▸ **PROBLEM TO SOLVE**: Word for word, repeat the lines of the records from the one containing "Is black trousers" through the last line, both included.

▸ **EXCERPTED RECORDS**:
>> begin

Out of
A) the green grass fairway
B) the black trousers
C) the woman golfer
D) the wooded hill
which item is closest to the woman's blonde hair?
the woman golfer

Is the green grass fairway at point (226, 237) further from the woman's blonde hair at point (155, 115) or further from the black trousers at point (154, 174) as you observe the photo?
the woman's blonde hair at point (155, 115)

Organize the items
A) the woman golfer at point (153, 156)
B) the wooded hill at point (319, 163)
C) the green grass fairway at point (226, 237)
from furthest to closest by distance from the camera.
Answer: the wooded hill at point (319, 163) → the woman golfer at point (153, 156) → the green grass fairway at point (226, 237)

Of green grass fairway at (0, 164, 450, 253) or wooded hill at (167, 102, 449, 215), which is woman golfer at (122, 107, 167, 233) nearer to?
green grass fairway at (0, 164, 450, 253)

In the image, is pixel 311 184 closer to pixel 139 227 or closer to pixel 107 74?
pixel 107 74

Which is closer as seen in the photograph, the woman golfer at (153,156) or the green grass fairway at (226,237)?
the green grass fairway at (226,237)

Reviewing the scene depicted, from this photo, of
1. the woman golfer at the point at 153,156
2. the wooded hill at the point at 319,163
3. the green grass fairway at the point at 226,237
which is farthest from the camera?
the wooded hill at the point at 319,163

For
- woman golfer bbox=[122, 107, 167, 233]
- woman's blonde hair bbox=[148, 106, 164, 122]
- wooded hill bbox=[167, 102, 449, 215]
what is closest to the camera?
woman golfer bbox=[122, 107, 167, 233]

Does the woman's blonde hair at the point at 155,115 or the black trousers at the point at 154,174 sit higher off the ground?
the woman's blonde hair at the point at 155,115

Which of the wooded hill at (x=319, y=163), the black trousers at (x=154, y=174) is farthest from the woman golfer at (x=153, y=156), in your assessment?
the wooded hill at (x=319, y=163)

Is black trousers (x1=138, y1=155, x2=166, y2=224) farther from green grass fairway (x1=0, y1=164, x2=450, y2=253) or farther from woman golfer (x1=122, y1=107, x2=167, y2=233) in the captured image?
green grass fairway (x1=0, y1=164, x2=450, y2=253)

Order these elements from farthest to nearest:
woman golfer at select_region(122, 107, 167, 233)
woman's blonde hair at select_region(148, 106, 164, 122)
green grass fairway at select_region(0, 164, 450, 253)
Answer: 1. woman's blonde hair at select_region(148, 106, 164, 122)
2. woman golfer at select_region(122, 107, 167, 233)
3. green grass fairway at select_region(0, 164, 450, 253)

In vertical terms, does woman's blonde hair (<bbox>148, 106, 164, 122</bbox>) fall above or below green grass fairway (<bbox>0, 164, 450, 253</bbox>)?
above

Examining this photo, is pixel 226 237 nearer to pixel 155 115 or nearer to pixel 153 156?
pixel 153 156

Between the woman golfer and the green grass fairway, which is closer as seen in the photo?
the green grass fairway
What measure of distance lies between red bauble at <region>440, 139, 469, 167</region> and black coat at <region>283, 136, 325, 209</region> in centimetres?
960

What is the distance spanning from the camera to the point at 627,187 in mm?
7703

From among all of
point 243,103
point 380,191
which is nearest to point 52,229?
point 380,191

>> end

▸ **FULL SOLUTION**:
Is black trousers (x1=138, y1=155, x2=166, y2=224) farther from green grass fairway (x1=0, y1=164, x2=450, y2=253) or farther from woman golfer (x1=122, y1=107, x2=167, y2=233) in the captured image?
green grass fairway (x1=0, y1=164, x2=450, y2=253)

Order these elements from farthest to nearest:
woman golfer at select_region(122, 107, 167, 233)
woman's blonde hair at select_region(148, 106, 164, 122)
green grass fairway at select_region(0, 164, 450, 253)
Answer: 1. woman's blonde hair at select_region(148, 106, 164, 122)
2. woman golfer at select_region(122, 107, 167, 233)
3. green grass fairway at select_region(0, 164, 450, 253)

In vertical terms, does woman's blonde hair (<bbox>148, 106, 164, 122</bbox>) fall above or below green grass fairway (<bbox>0, 164, 450, 253</bbox>)?
above

Examining this photo, is pixel 226 237 nearer to pixel 155 115 or nearer to pixel 153 156?
pixel 153 156

Between the woman golfer and the green grass fairway, which is closer as seen in the photo?
the green grass fairway
What measure of distance lies between red bauble at <region>440, 139, 469, 167</region> and black coat at <region>283, 136, 325, 209</region> in centimetres?
960

What is the distance spanning from the camera to the point at 627,187 in mm?
7703

From among all of
point 243,103
point 380,191
which is nearest to point 52,229?
point 380,191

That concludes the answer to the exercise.